Write out the whole listing without a single alteration.
******
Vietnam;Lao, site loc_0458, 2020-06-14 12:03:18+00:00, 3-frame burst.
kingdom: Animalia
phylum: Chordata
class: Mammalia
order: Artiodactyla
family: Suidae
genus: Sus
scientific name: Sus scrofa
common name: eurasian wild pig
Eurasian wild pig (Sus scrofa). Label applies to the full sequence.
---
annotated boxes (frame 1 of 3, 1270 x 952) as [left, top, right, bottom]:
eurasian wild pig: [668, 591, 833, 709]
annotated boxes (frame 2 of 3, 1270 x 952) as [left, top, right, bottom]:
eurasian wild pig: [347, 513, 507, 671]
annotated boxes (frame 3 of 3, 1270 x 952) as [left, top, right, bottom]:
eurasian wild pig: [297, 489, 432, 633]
******
Exercise result
Vietnam;Lao, site loc_0458, 2020-06-14 12:03:18+00:00, 3-frame burst.
kingdom: Animalia
phylum: Chordata
class: Mammalia
order: Artiodactyla
family: Suidae
genus: Sus
scientific name: Sus scrofa
common name: eurasian wild pig
Eurasian wild pig (Sus scrofa). Label applies to the full sequence.
---
annotated boxes (frame 1 of 3, 1270 x 952) as [left, top, right, bottom]:
eurasian wild pig: [668, 591, 833, 709]
annotated boxes (frame 2 of 3, 1270 x 952) as [left, top, right, bottom]:
eurasian wild pig: [347, 513, 507, 671]
annotated boxes (frame 3 of 3, 1270 x 952) as [left, top, right, bottom]:
eurasian wild pig: [297, 489, 432, 633]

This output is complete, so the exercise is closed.